Looking at table "Table 137. RTAS Event Return Format (Fixed Part)" in
LoPAPR, there is a "ALREADY_REPORTED" severity - I assume this is what
is meant by the cited paragraph?

>> Is there code in the host kernel already that takes care of this (I
>> haven't checked)? If so, how does the host kernel know that the event
>> happened "at or about the same time" since you're checking at the QEMU
>> side for the mutex condition?
> 
> I don't think the host kernel takes care of this; it simply forwards
> such errors to QEMU via NMI exit. I feel the time referred by "at or
> about the same time" is the duration between the registered machine
> check handler is invoked and the corresponding interlock call is issued
> by guest, which QEMU knows and is protected by a mutex.

I agree, that makes sense.

>>>> And of course you've also got to check that the same CPU is not getting
>>>> multiple NMIs before the interlock function has been called again.
>>>
>>> I think it is good to check that.

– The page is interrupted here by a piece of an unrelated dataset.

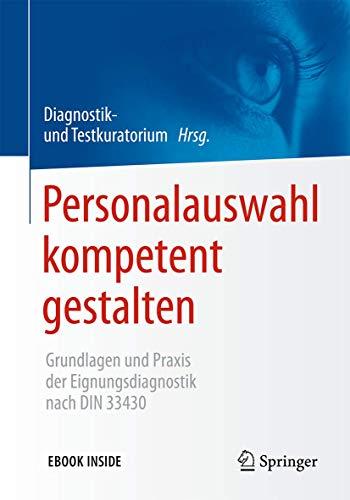 Personalauswahl kompetent gestalten: Grundlagen und Praxis der Eignungsdiagnostik nach DIN 33430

However, shouldn't the guest enable ME
>>> until it calls interlock function?
>>
>> First, the hypervisor should never trust the guest to do the right
>> things. Second, LoPAPR says "the OS permanently relinquishes to firmware
>> the Machine State Register's Machine Check Enable bit", and Paul also
>> said something similar in another mail to this thread, so I think you
>> really have to check this in QEMU instead.
> 
> Hmm. ok. Since ME is always set when running in guest (assuming guest is
> not disabling it), we cannot check ME bit to figure out whether the same
> CPU is getting UEs before interlock is called. One way is to record the
> CPU ID upon such error and check before invoking registered machine
> check handler whether that CPU has a pending interlock call. Terminate
> the guest if there is a pending interlock call for that CPU rather than
> causing the guest to trigger recursive machine check errors.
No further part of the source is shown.